四季の森 星野 〜人々の関わりで保たれる自然〜


 

【栃木県 栃木市 令和4年2月26日(土)】
 
 スギ花粉の飛散が本格化してきました。花粉症のyamanekoには厄介な季節ですが、心待ちにしていた春の息吹を感じることができる楽しみな季節でもあります。スプリングエフェメラルと呼ばれる花々が咲き始めるのもこの時期。花粉のことは考えないことにして、出かけることにしました。
 向かったのは、栃木市の北西端、三峰山の麓にある「四季の森 星野」です。ここには14年前に一度来たことがあります。
 
                       
 
 ドリーム号Vに乗り込んで圏央道から東北道へ。栃木ICで高速を下りて県道32号線を約10km走ると現地に到着します。道沿いにある里山の麓といった立地で、アクセス良好。駐車場も無料という親切さです。
 

 四季の里 星野

 午前11時過ぎに現地に到着。写真のとおり道からすぐです。手前の白っぽい樹木の下が緩い斜面になっていて、そこにセツブンソウが自生しているのです。
 道の反対側にある駐車場にドリーム号Vを停め、とりあえず昼食をとることにしました。植物観察はその後です。



 国道から1本裏手に入った旧道沿いに蕎麦屋さんがあり、そこで鴨汁そばを注文。前回来たときもここで食べた記憶がありましたが、はからずもそのとき注文したのも鴨汁そばでした(進歩なし)。この14年でかき揚げのボリュームがアップしたような(前回の鴨汁そば)。

 田虫地蔵

 食後、四季の森に向かう途中にあったお地蔵様。「田虫地蔵」と呼ばれるお地蔵様を中心にいくつかの石碑、石仏が集められ安置されていました。昔の人は農作業の行き帰りに、田畑の虫、蝗(いなご)の退散と疫病予防などを祈ったのだそうです。

 入口

 さて、県道を渡って四季の森へ。入口付近でさっそく黄色の花が出迎えてくれました。

 ソシンロウバイ

 ソシンロウバイです。青空をバックに映えていますね。香りも甘いです。

 セツブンソウ

 おお、あちこちにセツブン草が咲いています。ちょうどいいタイミングだったようです。
 セツブンソウは石灰岩地の樹林内に生える植物で、分布もそう広くはありません。この花を初めて見たのは広島県中部の総領町で、やはり石灰岩台地の広がる場所でした。関東では秩父地方に多く群生地が知られています。
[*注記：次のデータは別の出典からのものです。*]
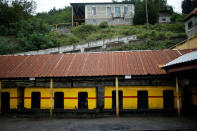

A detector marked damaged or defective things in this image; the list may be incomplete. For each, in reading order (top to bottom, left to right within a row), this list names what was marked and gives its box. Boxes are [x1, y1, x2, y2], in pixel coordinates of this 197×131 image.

rusty corrugated roof [0, 49, 194, 78]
 セツブンソウの花冠の構造はちょっと変わっていて、白い花弁のように見えるものは萼片。本当の花弁は黄色の蜜腺が付いている機関。よく見ると扁平な筒状になっていて先端両側に2個蜜腺が付いているのが分かります。花弁の内側の青紫色のものは雄しべの葯。その中心付近にある薄桃色のものが雌しべになります。雌しべは後に種子を作る機関。花冠はこの雌しべを多重に守るような構造になっているんですね。

 フクジュソウ

 春の訪れを告げる花としてはこのフクジュソウもその一つ。「福」に「寿」という名前には、人々の春を待ちわびる気持ち、春の訪れを喜ぶ気持ちが込められているような気がします。



 散策路のあちこちで可憐な花が迎えてくれました。



 短い花期が終わると種子を作り、初夏には地上部からその姿を消してしまいます。「花の命は短くて」とはいいますが、まさに今がセツブンソウのにとっての晴れ舞台ですね。ただし短期公演です。

 コブシ

 見上げると、コブシの冬芽も心なしか膨らんでいるような。



 中にはこんな賑やかなグループも。楽しくさざめき合っているようです。

 紅梅

 セツブンソウ以外にもたくさんの花に出会いました。例えば、紅梅(品種は分かりません)。



 こちらはマンサクですね。



 里山風景。原っぱの先に国道が走っていて、見えている家々はその向こう側に位置しています。それにしても山肌の斑模様がくっきりしていますね。色が薄い部分は落葉広葉樹林で、葉を落としているのでこんな色に見えています。色が濃い部分はスギなどの植林地。雄花が花粉を飛ばすまでに成熟して赤褐色に見えています。

 ソシンロウバイ

 ソシンロウバイはクリアな黄色。花弁が蝋質の梅というネーミングだけあって、花の付き方は確かにウメに似ていますね。(実際にはウメの仲間ではない)

 マンサク

 マンサクの花弁はクラッカーから飛び出た紙テープのような形。種子を作って世代をつなぐという目的は同じであっても、花の形には様々あるものです。



 散策路は山際に沿った長さ約300m、幅約50mの広さ。地元の団体が管理されているようですが、年間を通じて整備が必要でしょうし、労力とか資金とか大変なのではないでしょうか。無料の公開だし。せめて駐車場くらい有料でもよいのでは。



 ああ、春ですね。「梅切らぬ馬鹿」といいますが、形良く剪定されなくても、花に彩られる姿は春の華やかさを感じさせてくれます。

 ロウバイ

 ロウバイです。花冠の中心部が暗褐色なのは内側の花被片の色。ソシンロウバイに比べてキリッとした印象です。



 これはスイセンの若葉かな。なんか生命力を感じますね。



 左のセツブンソウは萼片が5個でスタンダードな姿ですが、右のは萼片が7個もあります。レアものです。



 午後の光がすこし傾いてきたようです。



 もう少しセツブンソウの姿を目と写真に焼き付けておこうと、散策路をぶらぶら歩きました。



 50年前も、100年前も、もっとずっと昔からこんなふうに咲いていたんでしょうね。



 地上に姿を見せる期間はごくわずかでも、毎年時期が来ると花を付け、種子を作り、翌年につないでいく。そしてまた時期が来ると花を付ける。この花を愛でる存在(人間)が現れる前からこのサイクルで営々と生をつないできたんですね。

 カワラヒワ

 午後2時前、四季の森を離れ、川沿いの公園にやって来ました。木々の先端でカワラヒワがさえずっていました。「ねえ、あなたいつ旅立つの?」「ワタシ? ワタシは実家(繁殖地)が東北だからもうちょっとこっちで休んでからにするわ。」「そう。ワタシ北海道だから先に行くわね。じゃ、また来年。」とか言っていたりして。



 今日は早春の使者をたっぷり鑑賞することができました。
 四季の里星野。この里山の環境は地元の人々の手が入ることによって維持されているのだと思います。昔は柴刈りとか間伐とか、生活の中での関与だったでしょうが、現在はこの環境を維持しようという意思によってなされるところも大きいでしょう。その想いが様々な花をより輝かせているように思いました。
 
 ところで花粉は? やっぱり鼻腔が腫れぼったいですが、セツブンソウを始め多くの花に会えたのでよしとしましょう。